Field trials of a novel vaccine to combat Rainbow Trout Fry Syndrome (RTFS) in Scotland
Project life: 17 months
The bacterium Flavobacterium psychrophilum has been responsible for substantial economic losses in the rainbow trout industry globally, including the UK, for decades. It is widespread, occurs frequently, and can cause high mortality in fry and larger fish in freshwater hatcheries and on-growing sites. The impact of RTFS can be seen in terms of economic cost and in terms of risk.
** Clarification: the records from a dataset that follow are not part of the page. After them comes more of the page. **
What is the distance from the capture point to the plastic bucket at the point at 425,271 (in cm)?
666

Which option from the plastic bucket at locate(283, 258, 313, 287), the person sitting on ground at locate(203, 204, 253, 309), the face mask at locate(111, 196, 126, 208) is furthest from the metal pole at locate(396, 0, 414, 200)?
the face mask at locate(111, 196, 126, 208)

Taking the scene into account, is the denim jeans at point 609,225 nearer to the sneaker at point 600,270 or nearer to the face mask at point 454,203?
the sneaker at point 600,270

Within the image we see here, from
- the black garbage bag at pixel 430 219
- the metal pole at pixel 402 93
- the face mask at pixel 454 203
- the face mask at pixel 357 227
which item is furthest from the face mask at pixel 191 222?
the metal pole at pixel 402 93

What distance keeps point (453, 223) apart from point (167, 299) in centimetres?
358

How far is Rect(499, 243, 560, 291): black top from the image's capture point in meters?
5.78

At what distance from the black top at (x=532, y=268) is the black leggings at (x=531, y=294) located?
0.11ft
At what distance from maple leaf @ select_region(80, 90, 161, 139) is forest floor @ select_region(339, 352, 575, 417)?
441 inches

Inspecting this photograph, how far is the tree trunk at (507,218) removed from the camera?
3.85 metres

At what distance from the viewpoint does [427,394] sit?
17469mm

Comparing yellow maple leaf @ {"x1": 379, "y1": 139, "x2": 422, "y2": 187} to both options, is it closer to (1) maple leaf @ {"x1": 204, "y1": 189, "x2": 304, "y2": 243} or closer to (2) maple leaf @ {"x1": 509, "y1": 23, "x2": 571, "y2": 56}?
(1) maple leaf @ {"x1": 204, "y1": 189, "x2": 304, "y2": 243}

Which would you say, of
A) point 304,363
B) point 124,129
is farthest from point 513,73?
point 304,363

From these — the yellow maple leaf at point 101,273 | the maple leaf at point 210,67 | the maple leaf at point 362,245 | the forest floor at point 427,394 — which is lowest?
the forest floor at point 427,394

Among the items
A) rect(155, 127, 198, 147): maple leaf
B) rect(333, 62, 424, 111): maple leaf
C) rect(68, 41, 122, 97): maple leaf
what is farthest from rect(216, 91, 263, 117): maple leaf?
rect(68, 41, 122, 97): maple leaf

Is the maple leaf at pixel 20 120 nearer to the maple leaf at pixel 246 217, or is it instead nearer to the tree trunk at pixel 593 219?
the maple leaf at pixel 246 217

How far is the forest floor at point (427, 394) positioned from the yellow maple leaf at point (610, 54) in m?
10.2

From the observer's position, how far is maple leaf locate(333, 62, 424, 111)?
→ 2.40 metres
Currently the only course of action is antibiotic treatment, which has led to increased levels of antibiotic resistance, highlighting the urgent need for prophylactic treatments for RTFS. This project runs field trials for a recently developed vaccine in trout fry.
- DawnFresh Ltd
- University of Stirling
- Tethys Aquaculture Ltd
- Kames Fish Farming Ltd
Rainbow Trout Fry Syndrome (RTFS) is caused by the Gram-negative bacterium Flavobacterium psychrophilum. Disease episodes tend to occur between 10-14°C with necrotic lesions often seen on the skin surrounding the dorsal fin and tail, while in very small fish no clinical signs are apparent and death occurs due to septicaemia. The only course of action is antibiotic treatment, which has led to increased levels of antibiotic resistance, highlighting the urgent need for prophylactic treatments for RTFS. The University of Stirling has now developed an RTFS vaccine. An application has been submitted to the VMD for an Animal Test Certificate to test this vaccine in a field setting.